**GOAL**
Output the stretch of the listing from the line containing "Out of the items" through the line containing "6.89 meters", both included, as a Markdown table with the columns Row and Line. Number each row, and leave out blank lines.

**LISTING**
>> begin
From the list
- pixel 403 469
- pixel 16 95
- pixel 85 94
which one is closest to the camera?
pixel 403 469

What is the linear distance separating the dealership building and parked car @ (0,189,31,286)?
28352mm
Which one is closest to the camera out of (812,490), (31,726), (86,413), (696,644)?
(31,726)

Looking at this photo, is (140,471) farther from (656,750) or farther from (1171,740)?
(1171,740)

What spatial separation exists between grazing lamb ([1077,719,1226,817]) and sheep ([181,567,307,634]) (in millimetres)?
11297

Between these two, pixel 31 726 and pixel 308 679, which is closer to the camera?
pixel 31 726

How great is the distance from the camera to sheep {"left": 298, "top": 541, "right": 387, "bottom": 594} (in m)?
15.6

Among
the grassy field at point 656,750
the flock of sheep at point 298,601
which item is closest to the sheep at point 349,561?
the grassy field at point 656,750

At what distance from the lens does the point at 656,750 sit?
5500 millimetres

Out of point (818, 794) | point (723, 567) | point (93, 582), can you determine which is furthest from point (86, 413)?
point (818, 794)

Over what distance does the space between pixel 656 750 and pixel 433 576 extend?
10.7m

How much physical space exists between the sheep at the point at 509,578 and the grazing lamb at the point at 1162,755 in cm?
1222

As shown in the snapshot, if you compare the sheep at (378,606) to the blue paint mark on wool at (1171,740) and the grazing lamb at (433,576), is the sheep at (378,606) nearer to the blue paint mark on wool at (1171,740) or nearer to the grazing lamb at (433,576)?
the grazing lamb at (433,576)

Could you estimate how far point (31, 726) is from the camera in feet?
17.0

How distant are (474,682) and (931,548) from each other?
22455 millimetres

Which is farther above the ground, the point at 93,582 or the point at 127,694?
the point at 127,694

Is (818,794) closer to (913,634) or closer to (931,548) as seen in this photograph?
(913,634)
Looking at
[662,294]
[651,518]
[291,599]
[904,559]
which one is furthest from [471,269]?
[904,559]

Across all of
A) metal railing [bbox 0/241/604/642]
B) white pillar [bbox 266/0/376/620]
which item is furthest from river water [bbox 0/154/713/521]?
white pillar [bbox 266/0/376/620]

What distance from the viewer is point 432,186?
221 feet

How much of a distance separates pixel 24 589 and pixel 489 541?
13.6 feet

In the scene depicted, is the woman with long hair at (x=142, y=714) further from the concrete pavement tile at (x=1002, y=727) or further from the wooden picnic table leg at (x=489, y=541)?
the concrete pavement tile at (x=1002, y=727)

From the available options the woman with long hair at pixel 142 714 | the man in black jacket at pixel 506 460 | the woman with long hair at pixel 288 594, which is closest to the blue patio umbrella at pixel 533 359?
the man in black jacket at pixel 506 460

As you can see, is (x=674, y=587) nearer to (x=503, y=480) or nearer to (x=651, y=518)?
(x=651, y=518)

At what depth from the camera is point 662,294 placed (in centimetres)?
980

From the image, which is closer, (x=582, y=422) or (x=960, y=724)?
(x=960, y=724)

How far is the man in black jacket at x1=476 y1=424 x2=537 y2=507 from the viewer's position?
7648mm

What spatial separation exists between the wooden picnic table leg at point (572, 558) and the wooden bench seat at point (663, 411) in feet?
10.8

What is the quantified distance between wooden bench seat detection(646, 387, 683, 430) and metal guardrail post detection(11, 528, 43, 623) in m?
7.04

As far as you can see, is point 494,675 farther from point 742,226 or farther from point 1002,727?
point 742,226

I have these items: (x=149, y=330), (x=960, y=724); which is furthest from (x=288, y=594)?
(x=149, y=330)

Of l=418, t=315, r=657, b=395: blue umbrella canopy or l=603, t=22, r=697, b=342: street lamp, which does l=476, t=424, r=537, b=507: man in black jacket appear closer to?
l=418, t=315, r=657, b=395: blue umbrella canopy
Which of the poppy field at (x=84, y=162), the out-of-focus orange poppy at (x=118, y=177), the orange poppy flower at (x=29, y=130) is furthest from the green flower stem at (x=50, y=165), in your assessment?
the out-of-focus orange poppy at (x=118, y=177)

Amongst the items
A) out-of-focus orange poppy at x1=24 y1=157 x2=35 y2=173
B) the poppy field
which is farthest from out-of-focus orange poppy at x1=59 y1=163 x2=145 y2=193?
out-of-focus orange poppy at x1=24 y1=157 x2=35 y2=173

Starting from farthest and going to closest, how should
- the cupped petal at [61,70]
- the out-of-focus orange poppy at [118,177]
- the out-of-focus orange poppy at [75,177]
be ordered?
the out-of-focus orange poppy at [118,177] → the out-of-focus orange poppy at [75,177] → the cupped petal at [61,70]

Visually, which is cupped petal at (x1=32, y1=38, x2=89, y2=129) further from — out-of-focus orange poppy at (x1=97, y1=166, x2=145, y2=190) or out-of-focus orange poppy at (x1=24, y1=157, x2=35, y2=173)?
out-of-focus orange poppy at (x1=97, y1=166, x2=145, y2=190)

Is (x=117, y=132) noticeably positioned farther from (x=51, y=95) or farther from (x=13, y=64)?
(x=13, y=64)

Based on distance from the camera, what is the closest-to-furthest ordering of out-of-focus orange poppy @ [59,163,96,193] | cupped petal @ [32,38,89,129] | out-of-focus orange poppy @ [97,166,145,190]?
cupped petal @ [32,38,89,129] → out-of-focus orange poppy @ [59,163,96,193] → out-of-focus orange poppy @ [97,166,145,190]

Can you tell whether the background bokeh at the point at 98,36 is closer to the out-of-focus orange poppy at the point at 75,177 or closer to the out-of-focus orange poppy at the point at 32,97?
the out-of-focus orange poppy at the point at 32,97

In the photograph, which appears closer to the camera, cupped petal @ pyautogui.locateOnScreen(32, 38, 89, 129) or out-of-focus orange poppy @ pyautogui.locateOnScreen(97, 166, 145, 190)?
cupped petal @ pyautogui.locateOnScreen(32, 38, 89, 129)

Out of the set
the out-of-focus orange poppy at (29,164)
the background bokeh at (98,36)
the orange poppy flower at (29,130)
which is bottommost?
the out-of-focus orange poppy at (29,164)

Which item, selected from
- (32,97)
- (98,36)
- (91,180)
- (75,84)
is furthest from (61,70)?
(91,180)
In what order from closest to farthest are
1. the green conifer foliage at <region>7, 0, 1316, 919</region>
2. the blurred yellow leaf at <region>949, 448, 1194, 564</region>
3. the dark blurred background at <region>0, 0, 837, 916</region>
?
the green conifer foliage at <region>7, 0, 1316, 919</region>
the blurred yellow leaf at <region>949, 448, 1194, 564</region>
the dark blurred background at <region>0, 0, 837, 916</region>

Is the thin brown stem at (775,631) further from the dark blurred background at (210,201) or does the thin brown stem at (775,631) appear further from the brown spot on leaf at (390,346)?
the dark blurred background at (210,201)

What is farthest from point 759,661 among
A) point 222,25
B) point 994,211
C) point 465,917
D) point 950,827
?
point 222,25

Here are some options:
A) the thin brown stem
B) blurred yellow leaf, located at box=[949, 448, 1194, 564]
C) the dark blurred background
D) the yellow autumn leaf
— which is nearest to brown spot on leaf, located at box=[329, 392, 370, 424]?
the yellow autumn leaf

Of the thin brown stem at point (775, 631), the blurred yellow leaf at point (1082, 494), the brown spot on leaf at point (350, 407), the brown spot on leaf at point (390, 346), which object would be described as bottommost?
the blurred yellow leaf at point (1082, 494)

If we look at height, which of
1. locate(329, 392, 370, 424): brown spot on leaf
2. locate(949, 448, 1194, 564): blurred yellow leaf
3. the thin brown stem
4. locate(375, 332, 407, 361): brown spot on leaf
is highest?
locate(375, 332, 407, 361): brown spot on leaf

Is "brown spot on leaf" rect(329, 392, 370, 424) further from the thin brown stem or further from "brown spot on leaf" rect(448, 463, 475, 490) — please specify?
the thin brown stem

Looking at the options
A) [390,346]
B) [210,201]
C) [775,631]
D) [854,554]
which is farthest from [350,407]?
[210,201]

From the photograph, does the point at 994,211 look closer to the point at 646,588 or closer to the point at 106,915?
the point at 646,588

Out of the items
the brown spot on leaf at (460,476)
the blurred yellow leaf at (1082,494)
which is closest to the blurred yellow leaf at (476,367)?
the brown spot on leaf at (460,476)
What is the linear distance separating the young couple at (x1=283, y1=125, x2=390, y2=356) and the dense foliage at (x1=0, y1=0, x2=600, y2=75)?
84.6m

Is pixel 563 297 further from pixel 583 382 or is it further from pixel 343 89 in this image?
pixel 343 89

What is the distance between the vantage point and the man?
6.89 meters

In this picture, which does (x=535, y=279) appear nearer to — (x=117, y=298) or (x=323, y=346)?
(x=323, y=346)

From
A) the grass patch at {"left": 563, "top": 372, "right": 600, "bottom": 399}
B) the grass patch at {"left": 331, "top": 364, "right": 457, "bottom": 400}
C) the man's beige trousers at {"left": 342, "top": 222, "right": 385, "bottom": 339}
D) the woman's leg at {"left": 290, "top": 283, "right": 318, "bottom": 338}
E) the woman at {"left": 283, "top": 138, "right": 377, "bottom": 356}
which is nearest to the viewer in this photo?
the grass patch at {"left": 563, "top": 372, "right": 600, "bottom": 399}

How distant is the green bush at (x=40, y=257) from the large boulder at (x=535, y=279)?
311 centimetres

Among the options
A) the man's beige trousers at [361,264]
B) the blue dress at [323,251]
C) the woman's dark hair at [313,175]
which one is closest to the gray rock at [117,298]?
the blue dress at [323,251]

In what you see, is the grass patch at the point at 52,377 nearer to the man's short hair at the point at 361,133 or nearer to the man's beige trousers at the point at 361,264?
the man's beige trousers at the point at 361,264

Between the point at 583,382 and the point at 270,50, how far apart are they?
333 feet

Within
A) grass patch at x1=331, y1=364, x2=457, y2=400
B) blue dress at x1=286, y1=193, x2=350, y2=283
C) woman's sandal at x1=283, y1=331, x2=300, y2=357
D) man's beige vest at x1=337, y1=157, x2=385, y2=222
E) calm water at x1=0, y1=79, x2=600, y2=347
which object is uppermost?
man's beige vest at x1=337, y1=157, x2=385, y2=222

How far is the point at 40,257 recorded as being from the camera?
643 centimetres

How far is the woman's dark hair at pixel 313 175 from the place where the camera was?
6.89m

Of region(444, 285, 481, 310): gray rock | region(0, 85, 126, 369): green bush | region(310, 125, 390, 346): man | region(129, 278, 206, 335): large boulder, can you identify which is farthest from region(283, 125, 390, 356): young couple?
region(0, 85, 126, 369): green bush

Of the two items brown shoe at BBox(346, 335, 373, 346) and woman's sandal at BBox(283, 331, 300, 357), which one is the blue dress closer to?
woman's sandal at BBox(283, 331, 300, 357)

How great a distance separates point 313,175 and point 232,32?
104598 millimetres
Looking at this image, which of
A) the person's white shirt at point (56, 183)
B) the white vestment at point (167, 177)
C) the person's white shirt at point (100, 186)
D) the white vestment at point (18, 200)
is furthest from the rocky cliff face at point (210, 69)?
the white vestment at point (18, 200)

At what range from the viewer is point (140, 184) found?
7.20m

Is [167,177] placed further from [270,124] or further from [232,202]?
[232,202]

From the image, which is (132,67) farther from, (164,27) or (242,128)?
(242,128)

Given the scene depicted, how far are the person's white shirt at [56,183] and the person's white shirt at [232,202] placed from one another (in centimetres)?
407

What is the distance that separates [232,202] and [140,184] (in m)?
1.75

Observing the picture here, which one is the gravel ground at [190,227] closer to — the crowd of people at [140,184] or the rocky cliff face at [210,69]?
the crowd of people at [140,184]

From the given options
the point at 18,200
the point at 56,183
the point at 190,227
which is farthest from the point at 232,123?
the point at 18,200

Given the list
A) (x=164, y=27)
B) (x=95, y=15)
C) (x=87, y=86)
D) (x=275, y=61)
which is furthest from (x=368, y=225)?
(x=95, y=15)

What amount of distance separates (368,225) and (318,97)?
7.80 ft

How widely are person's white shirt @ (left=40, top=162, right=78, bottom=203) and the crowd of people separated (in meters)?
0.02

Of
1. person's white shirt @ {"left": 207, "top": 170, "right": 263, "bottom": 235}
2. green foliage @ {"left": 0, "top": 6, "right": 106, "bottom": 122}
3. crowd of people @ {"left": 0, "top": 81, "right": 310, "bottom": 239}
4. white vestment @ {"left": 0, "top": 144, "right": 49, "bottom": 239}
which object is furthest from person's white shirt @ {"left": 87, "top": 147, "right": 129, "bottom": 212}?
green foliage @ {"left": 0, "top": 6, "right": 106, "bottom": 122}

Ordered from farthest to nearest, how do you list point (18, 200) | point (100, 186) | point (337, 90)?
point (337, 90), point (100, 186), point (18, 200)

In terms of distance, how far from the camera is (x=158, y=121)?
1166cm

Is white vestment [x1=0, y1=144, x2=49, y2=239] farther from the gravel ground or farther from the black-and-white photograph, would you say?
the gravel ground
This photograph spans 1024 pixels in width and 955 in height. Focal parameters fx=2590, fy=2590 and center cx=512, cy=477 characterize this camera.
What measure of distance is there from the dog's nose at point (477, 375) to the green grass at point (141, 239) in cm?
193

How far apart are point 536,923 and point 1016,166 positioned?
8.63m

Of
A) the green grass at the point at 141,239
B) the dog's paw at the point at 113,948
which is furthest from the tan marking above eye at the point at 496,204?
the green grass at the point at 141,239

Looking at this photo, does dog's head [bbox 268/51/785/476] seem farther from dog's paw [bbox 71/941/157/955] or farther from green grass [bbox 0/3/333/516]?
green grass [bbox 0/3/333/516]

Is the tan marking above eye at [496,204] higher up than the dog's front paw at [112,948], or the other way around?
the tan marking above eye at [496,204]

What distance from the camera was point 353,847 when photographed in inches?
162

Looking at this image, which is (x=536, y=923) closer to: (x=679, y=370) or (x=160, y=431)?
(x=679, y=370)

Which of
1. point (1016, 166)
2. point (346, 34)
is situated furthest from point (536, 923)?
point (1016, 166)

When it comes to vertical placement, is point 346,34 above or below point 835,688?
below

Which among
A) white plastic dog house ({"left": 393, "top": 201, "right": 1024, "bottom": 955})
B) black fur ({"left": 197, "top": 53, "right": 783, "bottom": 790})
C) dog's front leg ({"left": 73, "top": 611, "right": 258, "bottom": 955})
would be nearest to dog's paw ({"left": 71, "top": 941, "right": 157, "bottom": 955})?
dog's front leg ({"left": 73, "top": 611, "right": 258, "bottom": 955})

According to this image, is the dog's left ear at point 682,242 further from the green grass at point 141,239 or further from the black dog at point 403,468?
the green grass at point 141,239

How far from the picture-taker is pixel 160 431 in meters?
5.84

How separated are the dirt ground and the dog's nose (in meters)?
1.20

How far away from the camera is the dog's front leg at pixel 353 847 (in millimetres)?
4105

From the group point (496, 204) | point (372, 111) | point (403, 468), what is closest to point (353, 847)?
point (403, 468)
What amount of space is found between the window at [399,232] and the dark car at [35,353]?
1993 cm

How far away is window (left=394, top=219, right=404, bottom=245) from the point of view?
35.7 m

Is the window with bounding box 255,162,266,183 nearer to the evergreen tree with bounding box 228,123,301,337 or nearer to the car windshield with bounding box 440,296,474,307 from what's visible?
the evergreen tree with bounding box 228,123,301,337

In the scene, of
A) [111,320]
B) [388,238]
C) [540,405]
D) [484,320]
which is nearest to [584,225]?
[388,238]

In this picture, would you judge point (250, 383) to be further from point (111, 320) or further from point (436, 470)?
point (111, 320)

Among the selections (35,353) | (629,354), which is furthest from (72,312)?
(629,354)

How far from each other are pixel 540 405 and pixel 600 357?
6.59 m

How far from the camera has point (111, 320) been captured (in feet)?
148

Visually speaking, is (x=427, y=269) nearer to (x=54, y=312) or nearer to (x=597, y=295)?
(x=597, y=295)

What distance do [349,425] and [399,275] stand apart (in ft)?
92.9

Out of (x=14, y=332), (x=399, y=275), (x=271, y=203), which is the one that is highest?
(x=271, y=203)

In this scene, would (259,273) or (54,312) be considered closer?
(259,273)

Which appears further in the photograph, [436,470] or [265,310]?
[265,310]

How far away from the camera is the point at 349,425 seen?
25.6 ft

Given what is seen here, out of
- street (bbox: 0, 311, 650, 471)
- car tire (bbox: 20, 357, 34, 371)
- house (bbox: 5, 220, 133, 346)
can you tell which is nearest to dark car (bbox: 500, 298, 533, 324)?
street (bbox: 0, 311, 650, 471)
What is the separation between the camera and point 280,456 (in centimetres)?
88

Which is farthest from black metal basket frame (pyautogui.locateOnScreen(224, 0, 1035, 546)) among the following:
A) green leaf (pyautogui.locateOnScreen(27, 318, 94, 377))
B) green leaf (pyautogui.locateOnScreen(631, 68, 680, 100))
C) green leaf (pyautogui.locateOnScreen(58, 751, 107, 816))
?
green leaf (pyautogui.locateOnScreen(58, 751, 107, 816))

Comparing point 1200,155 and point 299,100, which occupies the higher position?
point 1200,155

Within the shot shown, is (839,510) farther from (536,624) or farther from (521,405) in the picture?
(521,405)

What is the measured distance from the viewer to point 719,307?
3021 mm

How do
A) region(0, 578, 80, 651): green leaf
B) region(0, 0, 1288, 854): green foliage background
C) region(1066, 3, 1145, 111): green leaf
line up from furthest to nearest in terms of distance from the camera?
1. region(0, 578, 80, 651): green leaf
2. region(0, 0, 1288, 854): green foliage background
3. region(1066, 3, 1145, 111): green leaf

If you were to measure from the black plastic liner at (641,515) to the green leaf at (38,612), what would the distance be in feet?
>> end
**ANSWER FOR THIS EXERCISE**
| Row | Line |
|---|---|
| 1 | Out of the items |
| 2 | the brown spot on leaf at (460,476) |
| 3 | the blurred yellow leaf at (1082,494) |
| 4 | which is closest to the blurred yellow leaf at (476,367)? |
| 5 | the brown spot on leaf at (460,476) |
| 6 | What is the linear distance separating the young couple at (x1=283, y1=125, x2=390, y2=356) and the dense foliage at (x1=0, y1=0, x2=600, y2=75)? |
| 7 | 84.6m |
| 8 | Is pixel 563 297 further from pixel 583 382 or is it further from pixel 343 89 in this image? |
| 9 | pixel 343 89 |
| 10 | What is the distance between the vantage point and the man? |
| 11 | 6.89 meters |